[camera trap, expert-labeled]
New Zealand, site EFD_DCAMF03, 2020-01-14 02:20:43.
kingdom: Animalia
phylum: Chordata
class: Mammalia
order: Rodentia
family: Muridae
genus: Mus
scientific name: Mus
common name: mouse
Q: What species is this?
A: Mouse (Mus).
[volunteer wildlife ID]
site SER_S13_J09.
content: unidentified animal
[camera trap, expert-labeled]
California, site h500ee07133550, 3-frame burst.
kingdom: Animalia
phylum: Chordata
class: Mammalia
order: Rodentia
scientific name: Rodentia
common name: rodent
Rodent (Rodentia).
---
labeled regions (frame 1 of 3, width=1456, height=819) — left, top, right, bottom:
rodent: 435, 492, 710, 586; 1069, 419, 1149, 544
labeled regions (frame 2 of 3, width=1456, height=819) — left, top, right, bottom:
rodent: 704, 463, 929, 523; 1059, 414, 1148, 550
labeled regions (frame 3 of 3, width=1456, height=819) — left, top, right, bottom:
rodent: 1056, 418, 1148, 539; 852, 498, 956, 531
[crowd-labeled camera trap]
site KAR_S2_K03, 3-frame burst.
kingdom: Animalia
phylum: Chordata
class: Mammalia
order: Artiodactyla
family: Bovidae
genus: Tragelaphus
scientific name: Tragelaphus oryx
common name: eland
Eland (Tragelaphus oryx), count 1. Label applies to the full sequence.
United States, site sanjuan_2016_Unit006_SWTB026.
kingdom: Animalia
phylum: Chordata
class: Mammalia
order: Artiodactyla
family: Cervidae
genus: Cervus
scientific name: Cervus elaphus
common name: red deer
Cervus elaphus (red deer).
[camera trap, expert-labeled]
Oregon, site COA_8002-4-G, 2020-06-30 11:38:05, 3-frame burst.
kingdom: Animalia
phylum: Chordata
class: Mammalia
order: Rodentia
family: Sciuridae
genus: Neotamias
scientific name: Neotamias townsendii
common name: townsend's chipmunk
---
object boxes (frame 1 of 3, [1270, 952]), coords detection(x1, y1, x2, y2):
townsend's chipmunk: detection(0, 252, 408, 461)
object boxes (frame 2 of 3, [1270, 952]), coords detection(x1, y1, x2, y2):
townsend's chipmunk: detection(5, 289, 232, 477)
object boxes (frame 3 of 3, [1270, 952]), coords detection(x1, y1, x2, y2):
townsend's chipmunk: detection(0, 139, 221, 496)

▸ **Required action**: Would you copy each line of the data exactly as it appears above?

▸ **Response box**:
[camera trap, expert-labeled]
New Zealand, site EFD_DCAMF03, 2020-01-14 02:20:43.
kingdom: Animalia
phylum: Chordata
class: Mammalia
order: Rodentia
family: Muridae
genus: Mus
scientific name: Mus
common name: mouse
Q: What species is this?
A: Mouse (Mus).
[volunteer wildlife ID]
site SER_S13_J09.
content: unidentified animal
[camera trap, expert-labeled]
California, site h500ee07133550, 3-frame burst.
kingdom: Animalia
phylum: Chordata
class: Mammalia
order: Rodentia
scientific name: Rodentia
common name: rodent
Rodent (Rodentia).
---
labeled regions (frame 1 of 3, width=1456, height=819) — left, top, right, bottom:
rodent: 435, 492, 710, 586; 1069, 419, 1149, 544
labeled regions (frame 2 of 3, width=1456, height=819) — left, top, right, bottom:
rodent: 704, 463, 929, 523; 1059, 414, 1148, 550
labeled regions (frame 3 of 3, width=1456, height=819) — left, top, right, bottom:
rodent: 1056, 418, 1148, 539; 852, 498, 956, 531
[crowd-labeled camera trap]
site KAR_S2_K03, 3-frame burst.
kingdom: Animalia
phylum: Chordata
class: Mammalia
order: Artiodactyla
family: Bovidae
genus: Tragelaphus
scientific name: Tragelaphus oryx
common name: eland
Eland (Tragelaphus oryx), count 1. Label applies to the full sequence.
United States, site sanjuan_2016_Unit006_SWTB026.
kingdom: Animalia
phylum: Chordata
class: Mammalia
order: Artiodactyla
family: Cervidae
genus: Cervus
scientific name: Cervus elaphus
common name: red deer
Cervus elaphus (red deer).
[camera trap, expert-labeled]
Oregon, site COA_8002-4-G, 2020-06-30 11:38:05, 3-frame burst.
kingdom: Animalia
phylum: Chordata
class: Mammalia
order: Rodentia
family: Sciuridae
genus: Neotamias
scientific name: Neotamias townsendii
common name: townsend's chipmunk
---
object boxes (frame 1 of 3, [1270, 952]), coords detection(x1, y1, x2, y2):
townsend's chipmunk: detection(0, 252, 408, 461)
object boxes (frame 2 of 3, [1270, 952]), coords detection(x1, y1, x2, y2):
townsend's chipmunk: detection(5, 289, 232, 477)
object boxes (frame 3 of 3, [1270, 952]), coords detection(x1, y1, x2, y2):
townsend's chipmunk: detection(0, 139, 221, 496)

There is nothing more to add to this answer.